PASSAGE TO READ:
-----

Business

Women, Laid-off Execs Turn Away From Job-Hunting To Start Their Own Businesses

By Carrie Mason-Draffen
Newsday.

The demographics of Long Island’s entrepreneurs are evolving.

The challenging job market has left increasing numbers of workers who have lost high-paying jobs unable to find comparable positions.

These workers have responded by launching consulting businesses — sometimes in fields related to their careers, such as finance and technology, and sometimes in new fields they feel attracted to, such as healthy lifestyles.

Another change in Long Island’s entrepreneurial culture, as in the nation at large, is that the ranks of small-business owners who are women have been growing faster than the ranks of men.

Both of these groups break the mold of entrepreneurs on Long Island.

The Long Island chapter of the business advisory group Service Corps of Retired Executives once typically counseled nonexecutives or retired civil service workers who sought guidance on opening garden-variety businesses such as candy stores or laundromats, said Barry Klein, the Hauppauge-based chairman of SCORE’s local operation.

After the recession, growing numbers of laid-off workers, including some who had six-figure incomes, visited SCORE’s offices seeking advice on how to start a business, Klein said.

Often they sought to establish a consulting business in their areas of expertise, such as technology or finance. One “outlier,” a laid-off marketing vice president from a Fortune 500 company, even decided to return to house painting, Klein said, work he performed while in college.

“The significant change was we now had these people who had significant experience in corporate life,” he said. “When they accepted the reality that they were probably unable to secure a position commensurate with their salary level and experience, they decided they would try to go into business.”

And at the Small Business Development Center at Farmingdale State College, the growth in the number of women seeking counsel and technical support in starting a business has been faster than the growth in men.

Women “are interested in pursuing their own business ventures to have more flexibility to balance their work-family needs,” said Erica Chase-Gregory, the center’s acting director.

Nationally, female-led businesses are among the fastest-growing entrepreneurial firms, the Small Business Administration has said. Its Office of Advocacy estimates that firms owned by women grew 25 percent from 2002 to 2011, compared with 19 percent for all firms.

Another measure confirms the growth: Between 1997 and 2014, the number of businesses owned by women jumped 68 percent, compared with a 47 percent rise for the country overall, according to the American Express 2014 State of Women-Owned Businesses Report published earlier this year.

-----

TASK BRIEF: Rewrite the part of the article on Long Island entrepreneurs starting with "The demographics of" and going on through "ranks of men.", replacing "workers" with "employees" wherever it appears.

LISTED ENTRIES:

-----

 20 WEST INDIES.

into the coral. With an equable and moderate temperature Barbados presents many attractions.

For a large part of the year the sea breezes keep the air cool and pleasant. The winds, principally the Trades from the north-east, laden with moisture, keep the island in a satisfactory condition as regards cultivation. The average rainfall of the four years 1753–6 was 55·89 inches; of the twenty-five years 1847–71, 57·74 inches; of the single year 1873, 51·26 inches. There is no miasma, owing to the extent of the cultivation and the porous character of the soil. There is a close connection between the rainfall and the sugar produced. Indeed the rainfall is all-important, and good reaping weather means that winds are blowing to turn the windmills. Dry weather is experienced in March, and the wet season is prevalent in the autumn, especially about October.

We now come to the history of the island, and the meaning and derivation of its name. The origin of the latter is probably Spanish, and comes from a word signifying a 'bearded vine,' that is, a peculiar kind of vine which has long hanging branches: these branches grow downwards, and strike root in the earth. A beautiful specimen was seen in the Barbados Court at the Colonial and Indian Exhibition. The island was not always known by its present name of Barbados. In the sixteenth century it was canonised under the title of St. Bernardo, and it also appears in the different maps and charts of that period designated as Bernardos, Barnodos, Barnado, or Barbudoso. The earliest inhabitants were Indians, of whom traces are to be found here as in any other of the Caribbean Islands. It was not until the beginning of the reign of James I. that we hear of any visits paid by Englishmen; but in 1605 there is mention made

-----

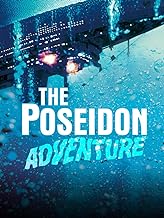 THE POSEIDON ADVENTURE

-----

SOLUTION FOR THIS EXERCISE:
The demographics of Long Island’s entrepreneurs are evolving.

The challenging job market has left increasing numbers of employees who have lost high-paying jobs unable to find comparable positions.

These employees have responded by launching consulting businesses — sometimes in fields related to their careers, such as finance and technology, and sometimes in new fields they feel attracted to, such as healthy lifestyles.

Another change in Long Island’s entrepreneurial culture, as in the nation at large, is that the ranks of small-business owners who are women have been growing faster than the ranks of men.